> **TASK BRIEF**
In the passage on strong electron correlation, what makes NiO a wide-band gap insulator rather than a good conductor?

---------- PASSAGE

The term strong correlation refers to behavior of electrons in solids that is not well-described (often not even in a qualitatively correct manner) by simple one-electron theories such as the local-density approximation (LDA) of density-functional theory or Hartree–Fock theory. For instance, the seemingly simple material NiO has a partially filled 3d band (the Ni atom has 8 of 10 possible 3d-electrons) and therefore would be expected to be a good conductor. However, strong Coulomb repulsion (a correlation effect) between d electrons makes NiO instead a wide-band gap insulator. Thus, strongly correlated materials have electronic structures that are neither simply free-electron-like nor completely ionic, but a mixture of both.

==Theories==
Extensions to the LDA (LDA+U, GGA, SIC, GW, etc.) as well as simplified models Hamiltonians (e.g. Hubbard-like models) have been proposed and developed in order to describe phenomena that are due to strong electron correlation. Among them, dynamical mean field theory (DMFT) successfully captures the main features of correlated materials. Schemes that use both LDA and DMFT explain many experimental results in the field of correlated electrons.

==Structural studies==
Experimentally, optical spectroscopy, high-energy electron spectroscopies, resonant photoemission, and more recently resonant inelastic (hard and soft) X-ray scattering (RIXS) and neutron spectroscopy have been used to study the electronic and magnetic structure of strongly correlated materials. Spectral signatures seen by these techniques that are not explained by one-electron density of states are often related to strong correlation effects. The experimentally obtained spectra can be compared to predictions of certain models or may be used to establish constraints on the parameter sets. One has for instance established a classification scheme of transition metal oxides within the so-called Zaanen–Sawatzky–Allen diagram.

--------------------
---------- THE DATA

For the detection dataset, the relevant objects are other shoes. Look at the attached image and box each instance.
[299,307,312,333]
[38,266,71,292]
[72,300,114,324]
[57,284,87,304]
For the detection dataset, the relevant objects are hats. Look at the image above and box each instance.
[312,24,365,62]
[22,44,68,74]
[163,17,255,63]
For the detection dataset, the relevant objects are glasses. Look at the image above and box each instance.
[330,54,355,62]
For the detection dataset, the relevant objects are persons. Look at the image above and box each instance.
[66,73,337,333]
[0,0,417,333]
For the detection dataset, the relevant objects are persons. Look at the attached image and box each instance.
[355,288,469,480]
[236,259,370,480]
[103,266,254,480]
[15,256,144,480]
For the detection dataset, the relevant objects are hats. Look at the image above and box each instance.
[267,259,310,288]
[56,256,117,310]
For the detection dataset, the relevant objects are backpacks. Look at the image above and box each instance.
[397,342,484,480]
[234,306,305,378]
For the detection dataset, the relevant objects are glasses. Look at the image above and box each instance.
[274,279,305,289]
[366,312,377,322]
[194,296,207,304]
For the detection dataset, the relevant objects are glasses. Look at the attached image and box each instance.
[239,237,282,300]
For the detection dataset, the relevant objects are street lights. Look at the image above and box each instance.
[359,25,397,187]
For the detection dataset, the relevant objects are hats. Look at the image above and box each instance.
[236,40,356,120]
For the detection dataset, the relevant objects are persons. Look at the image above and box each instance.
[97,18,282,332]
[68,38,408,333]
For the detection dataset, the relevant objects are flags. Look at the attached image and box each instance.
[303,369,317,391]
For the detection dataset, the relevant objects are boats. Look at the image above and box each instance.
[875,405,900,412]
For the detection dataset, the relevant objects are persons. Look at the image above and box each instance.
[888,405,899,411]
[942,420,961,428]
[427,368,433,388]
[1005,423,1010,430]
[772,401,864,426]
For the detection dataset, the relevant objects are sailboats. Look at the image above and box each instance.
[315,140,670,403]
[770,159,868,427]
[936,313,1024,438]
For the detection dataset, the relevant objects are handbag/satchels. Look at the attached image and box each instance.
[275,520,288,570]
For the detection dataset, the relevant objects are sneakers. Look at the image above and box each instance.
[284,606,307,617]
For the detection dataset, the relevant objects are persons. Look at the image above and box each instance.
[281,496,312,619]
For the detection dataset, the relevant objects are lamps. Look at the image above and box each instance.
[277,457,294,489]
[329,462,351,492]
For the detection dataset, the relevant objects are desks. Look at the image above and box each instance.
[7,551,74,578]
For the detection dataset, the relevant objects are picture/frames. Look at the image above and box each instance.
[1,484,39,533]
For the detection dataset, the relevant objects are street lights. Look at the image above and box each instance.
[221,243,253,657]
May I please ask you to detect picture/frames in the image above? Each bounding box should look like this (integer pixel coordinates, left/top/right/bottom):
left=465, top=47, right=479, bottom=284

--------------------

> **REPLY TO THE TASK**
Strong Coulomb repulsion between its d electrons, a correlation effect.